- _RECORDS FOR THE EXERCISE_:
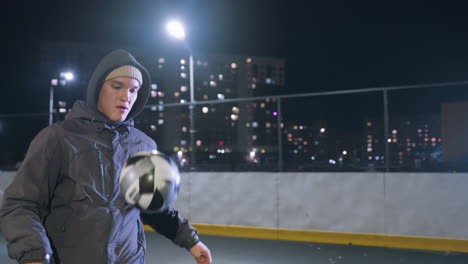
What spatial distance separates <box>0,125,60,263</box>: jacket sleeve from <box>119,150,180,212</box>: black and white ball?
0.32 metres

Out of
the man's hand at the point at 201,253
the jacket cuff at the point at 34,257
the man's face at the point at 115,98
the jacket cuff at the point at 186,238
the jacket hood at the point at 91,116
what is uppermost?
the man's face at the point at 115,98

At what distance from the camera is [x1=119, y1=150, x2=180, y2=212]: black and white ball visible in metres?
2.14

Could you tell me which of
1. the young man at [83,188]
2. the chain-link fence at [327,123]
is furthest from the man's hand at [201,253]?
the chain-link fence at [327,123]

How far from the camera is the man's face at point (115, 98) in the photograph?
2.45 m

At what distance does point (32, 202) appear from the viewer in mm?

- _REQUEST_: Could you copy out every entry above verbatim, leaving the pictures out?

- _CORRECT OUTPUT_:
What spatial distance separates <box>0,125,60,263</box>: jacket sleeve from <box>119,150,180,212</box>: black and white ball?
0.32 metres

Out of
the man's hand at the point at 201,253
the jacket cuff at the point at 34,257
the man's face at the point at 115,98
the jacket cuff at the point at 186,238
the jacket hood at the point at 91,116
what is uppermost?
the man's face at the point at 115,98

At what distance from the camera is [x1=119, y1=150, x2=180, y2=212]: black and white ball visible in metres?
2.14

Could you tell me which of
1. the young man at [83,188]
2. the chain-link fence at [327,123]
is furthest from the man's hand at [201,253]?
the chain-link fence at [327,123]

How far from the camera is the man's face at point (115, 98) in the photograph?
2.45 m

At what distance does point (32, 202) appear from the viewer in mm?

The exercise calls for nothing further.